* **WHAT IS REQUIRED**
Convert the entries below into a JSON list of strings with one string per line and blank lines omitted, beginning at the line that contains "Out of the options" and continuing through the end of the entries.

* **EXTRACTED DATA**
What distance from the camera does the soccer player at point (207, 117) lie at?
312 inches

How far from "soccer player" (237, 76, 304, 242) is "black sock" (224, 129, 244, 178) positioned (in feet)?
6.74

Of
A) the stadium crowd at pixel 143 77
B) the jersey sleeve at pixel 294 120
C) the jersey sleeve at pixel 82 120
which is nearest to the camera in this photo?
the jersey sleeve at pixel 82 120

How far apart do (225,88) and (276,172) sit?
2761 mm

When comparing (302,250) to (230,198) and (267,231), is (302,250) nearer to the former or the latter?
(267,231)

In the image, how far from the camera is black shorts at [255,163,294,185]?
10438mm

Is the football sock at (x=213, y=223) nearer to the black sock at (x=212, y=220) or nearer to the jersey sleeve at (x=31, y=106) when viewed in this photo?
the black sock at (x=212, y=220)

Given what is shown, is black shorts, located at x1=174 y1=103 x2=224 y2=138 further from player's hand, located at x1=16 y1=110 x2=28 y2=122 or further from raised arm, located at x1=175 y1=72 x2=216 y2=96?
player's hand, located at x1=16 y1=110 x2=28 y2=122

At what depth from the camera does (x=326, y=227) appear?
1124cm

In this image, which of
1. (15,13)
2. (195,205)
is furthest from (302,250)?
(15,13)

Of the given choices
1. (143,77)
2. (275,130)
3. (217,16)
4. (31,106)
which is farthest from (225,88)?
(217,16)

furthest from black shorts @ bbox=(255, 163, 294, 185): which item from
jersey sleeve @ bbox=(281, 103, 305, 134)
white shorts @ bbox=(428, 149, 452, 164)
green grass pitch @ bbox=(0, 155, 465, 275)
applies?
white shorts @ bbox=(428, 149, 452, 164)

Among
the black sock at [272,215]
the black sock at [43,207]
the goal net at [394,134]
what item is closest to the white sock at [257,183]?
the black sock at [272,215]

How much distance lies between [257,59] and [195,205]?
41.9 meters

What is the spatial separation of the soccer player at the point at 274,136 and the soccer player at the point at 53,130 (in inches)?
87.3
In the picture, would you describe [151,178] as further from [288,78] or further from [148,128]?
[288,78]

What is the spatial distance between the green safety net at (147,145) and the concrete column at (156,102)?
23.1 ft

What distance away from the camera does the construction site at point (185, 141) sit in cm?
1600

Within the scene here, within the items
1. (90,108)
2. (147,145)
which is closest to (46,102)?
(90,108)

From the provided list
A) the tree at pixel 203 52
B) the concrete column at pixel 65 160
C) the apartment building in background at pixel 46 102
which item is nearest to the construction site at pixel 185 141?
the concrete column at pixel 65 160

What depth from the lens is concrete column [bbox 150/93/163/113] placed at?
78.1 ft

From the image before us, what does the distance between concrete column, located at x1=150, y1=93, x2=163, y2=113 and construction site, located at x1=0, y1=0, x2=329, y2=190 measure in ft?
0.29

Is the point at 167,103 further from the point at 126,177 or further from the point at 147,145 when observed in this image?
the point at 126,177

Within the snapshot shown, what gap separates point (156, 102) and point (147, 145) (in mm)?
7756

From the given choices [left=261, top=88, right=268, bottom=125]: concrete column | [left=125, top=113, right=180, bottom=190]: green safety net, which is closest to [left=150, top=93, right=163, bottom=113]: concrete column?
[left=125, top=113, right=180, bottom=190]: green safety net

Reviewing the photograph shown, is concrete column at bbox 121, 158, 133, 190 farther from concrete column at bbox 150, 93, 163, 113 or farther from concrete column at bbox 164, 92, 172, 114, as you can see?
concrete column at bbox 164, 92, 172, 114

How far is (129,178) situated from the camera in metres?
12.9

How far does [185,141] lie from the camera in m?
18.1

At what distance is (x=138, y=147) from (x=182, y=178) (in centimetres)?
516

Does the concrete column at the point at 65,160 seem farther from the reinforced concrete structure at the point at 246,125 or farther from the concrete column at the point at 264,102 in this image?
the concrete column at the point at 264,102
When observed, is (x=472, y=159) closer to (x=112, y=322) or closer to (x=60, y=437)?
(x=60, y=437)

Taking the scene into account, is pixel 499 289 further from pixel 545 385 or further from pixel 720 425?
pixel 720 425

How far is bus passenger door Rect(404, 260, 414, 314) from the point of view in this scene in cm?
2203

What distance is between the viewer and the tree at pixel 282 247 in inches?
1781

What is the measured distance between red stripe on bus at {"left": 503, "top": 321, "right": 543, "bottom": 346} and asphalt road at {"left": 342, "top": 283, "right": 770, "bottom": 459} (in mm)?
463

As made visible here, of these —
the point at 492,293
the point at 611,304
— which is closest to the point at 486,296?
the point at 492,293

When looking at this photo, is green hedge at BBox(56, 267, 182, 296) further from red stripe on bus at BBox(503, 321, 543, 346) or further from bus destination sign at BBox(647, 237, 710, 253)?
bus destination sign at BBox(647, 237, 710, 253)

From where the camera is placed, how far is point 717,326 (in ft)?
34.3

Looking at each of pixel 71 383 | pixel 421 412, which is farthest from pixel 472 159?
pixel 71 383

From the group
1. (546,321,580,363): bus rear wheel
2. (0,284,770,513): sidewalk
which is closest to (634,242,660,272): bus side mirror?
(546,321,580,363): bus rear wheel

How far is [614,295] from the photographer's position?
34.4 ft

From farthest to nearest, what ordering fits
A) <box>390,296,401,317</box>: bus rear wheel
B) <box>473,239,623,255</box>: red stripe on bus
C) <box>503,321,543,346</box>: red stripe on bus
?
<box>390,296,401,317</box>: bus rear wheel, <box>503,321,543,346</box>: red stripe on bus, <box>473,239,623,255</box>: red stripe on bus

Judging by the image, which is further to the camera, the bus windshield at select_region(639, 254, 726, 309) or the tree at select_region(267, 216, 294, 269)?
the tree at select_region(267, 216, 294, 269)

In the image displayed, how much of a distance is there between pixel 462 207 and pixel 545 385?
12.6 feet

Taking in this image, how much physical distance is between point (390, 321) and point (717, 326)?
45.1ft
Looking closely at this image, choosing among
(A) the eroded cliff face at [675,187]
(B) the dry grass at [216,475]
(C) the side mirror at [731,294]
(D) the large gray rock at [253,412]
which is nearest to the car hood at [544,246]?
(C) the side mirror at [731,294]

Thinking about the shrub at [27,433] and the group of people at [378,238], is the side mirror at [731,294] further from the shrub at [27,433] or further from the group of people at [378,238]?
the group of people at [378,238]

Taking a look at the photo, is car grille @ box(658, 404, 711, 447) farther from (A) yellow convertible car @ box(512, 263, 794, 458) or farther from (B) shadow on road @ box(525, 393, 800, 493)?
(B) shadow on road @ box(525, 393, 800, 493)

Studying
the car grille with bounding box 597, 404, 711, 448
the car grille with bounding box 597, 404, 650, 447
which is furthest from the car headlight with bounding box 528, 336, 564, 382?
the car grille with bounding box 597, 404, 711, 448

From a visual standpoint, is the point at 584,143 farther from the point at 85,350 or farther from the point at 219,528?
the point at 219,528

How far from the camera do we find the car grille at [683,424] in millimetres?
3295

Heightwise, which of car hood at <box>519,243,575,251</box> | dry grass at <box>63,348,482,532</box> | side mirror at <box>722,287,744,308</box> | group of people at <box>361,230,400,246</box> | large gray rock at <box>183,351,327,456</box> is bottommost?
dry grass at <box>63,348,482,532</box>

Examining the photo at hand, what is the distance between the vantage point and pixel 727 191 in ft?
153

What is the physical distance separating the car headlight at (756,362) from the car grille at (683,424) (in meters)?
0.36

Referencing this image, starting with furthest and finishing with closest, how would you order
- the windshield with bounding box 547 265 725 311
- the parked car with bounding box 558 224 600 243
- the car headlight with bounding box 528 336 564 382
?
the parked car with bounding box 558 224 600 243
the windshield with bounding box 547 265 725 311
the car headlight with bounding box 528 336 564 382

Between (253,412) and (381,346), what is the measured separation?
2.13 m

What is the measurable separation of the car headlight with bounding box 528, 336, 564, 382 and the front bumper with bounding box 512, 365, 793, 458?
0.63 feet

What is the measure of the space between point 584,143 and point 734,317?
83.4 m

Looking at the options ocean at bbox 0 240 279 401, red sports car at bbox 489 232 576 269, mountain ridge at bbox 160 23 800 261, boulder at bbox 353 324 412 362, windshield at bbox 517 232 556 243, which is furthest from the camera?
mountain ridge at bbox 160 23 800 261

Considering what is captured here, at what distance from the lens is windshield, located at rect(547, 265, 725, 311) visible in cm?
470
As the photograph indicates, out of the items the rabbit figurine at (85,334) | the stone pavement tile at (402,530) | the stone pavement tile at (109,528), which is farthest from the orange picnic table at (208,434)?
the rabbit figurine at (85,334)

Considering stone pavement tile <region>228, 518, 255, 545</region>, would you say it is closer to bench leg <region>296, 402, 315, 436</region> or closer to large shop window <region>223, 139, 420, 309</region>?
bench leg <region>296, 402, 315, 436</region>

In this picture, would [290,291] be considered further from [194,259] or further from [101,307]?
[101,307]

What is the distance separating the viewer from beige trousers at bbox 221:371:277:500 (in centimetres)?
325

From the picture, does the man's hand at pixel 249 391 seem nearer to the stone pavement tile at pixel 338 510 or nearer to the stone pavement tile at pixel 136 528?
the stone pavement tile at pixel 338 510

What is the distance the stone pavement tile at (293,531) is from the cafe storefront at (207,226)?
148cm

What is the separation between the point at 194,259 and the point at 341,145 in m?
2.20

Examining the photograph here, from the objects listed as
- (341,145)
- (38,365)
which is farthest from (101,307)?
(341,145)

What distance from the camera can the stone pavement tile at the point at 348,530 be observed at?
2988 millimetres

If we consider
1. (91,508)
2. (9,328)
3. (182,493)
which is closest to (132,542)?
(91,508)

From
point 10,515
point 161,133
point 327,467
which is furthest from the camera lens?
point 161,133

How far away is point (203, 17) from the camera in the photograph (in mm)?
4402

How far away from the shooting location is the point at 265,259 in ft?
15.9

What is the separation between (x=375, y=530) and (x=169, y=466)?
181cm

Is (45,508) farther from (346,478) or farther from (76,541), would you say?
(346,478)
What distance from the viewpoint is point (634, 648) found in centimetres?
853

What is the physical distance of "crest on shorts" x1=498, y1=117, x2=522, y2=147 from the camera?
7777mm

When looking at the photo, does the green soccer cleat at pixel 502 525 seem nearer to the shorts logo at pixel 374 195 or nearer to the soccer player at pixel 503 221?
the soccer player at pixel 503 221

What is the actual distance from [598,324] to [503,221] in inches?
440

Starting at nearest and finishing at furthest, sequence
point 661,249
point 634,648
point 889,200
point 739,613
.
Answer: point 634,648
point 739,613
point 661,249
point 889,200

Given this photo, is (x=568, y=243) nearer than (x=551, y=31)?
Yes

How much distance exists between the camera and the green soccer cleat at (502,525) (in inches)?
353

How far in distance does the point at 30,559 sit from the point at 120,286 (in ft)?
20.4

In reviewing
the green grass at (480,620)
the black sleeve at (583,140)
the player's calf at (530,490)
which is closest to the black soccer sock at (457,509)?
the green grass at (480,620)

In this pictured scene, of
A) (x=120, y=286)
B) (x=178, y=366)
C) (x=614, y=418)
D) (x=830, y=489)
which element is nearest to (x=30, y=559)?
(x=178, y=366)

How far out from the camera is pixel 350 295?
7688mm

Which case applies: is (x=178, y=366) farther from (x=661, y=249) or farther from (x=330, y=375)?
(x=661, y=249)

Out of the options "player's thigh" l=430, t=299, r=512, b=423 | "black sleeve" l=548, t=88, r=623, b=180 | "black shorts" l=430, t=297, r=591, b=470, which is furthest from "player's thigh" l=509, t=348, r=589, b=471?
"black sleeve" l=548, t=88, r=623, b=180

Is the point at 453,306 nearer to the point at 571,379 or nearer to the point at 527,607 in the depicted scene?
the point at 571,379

* **COMPLETE OUTPUT**
[
  "Out of the options \"player's thigh\" l=430, t=299, r=512, b=423 | \"black sleeve\" l=548, t=88, r=623, b=180 | \"black shorts\" l=430, t=297, r=591, b=470, which is furthest from \"player's thigh\" l=509, t=348, r=589, b=471?",
  "\"black sleeve\" l=548, t=88, r=623, b=180",
  "Is the point at 453,306 nearer to the point at 571,379 or nearer to the point at 527,607 in the depicted scene?",
  "the point at 571,379"
]